*** Opening of INPUT FOR THIS TASK ***
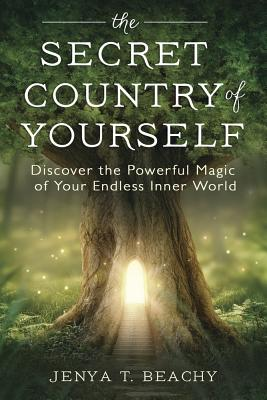 The Secret Country of Yourself: Discover the Powerful Magic of Your Endless Inner World Cover Image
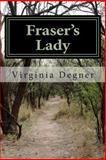Fraser's Lady, Virginia Degner, 1500204021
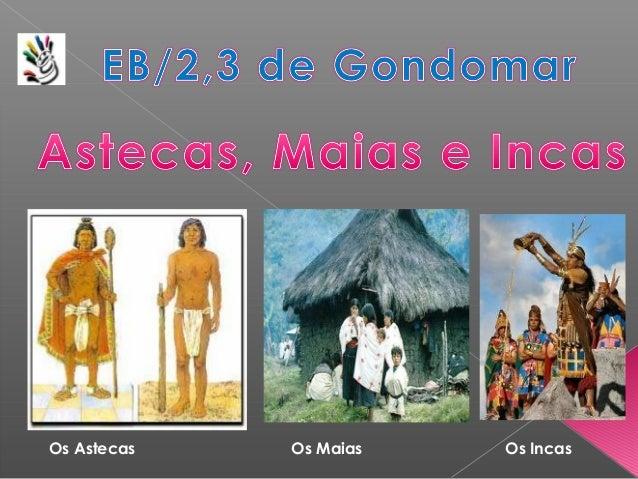 Os Astecas Os Maias Os Incas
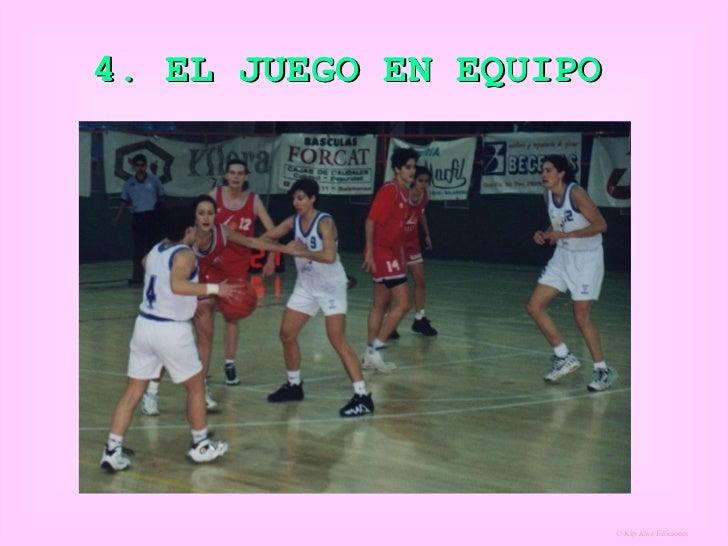 4. EL JUEGO EN EQUIPO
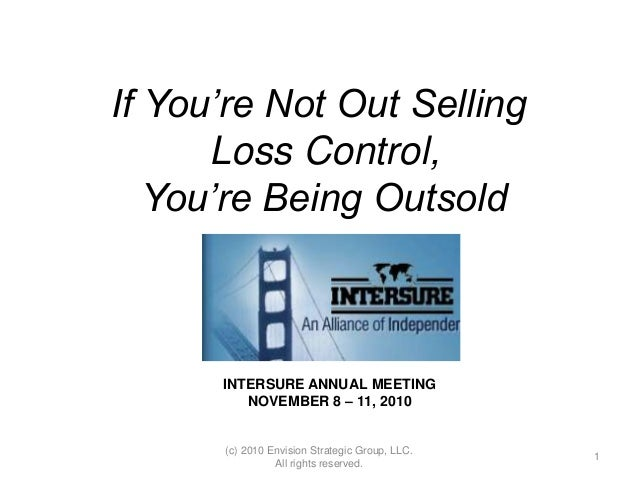 If You're Not Out Selling Loss Control, You're Being Outsold INTERSURE ANNUAL MEETING NOVEMBER 8 – 11, 2010 1 (c) 2010 Env...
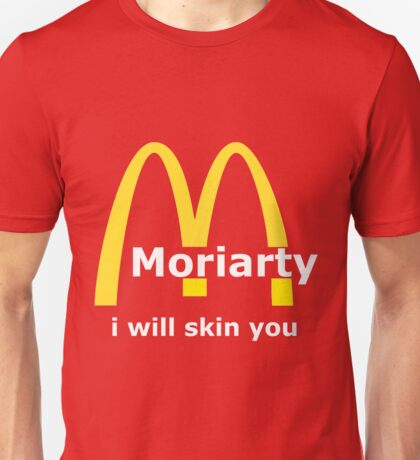 Moriarty - I will skin you - Light Unisex T-Shirt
*** Close of INPUT FOR THIS TASK ***
For each record above, write out every line exactly and skip the pictures.

(RESPONSE TO THE TASK)
 The Secret Country of Yourself: Discover the Powerful Magic of Your Endless Inner World Cover Image
Fraser's Lady, Virginia Degner, 1500204021
 Os Astecas Os Maias Os Incas
 4. EL JUEGO EN EQUIPO
 If You're Not Out Selling Loss Control, You're Being Outsold INTERSURE ANNUAL MEETING NOVEMBER 8 – 11, 2010 1 (c) 2010 Env...
 Moriarty - I will skin you - Light Unisex T-Shirt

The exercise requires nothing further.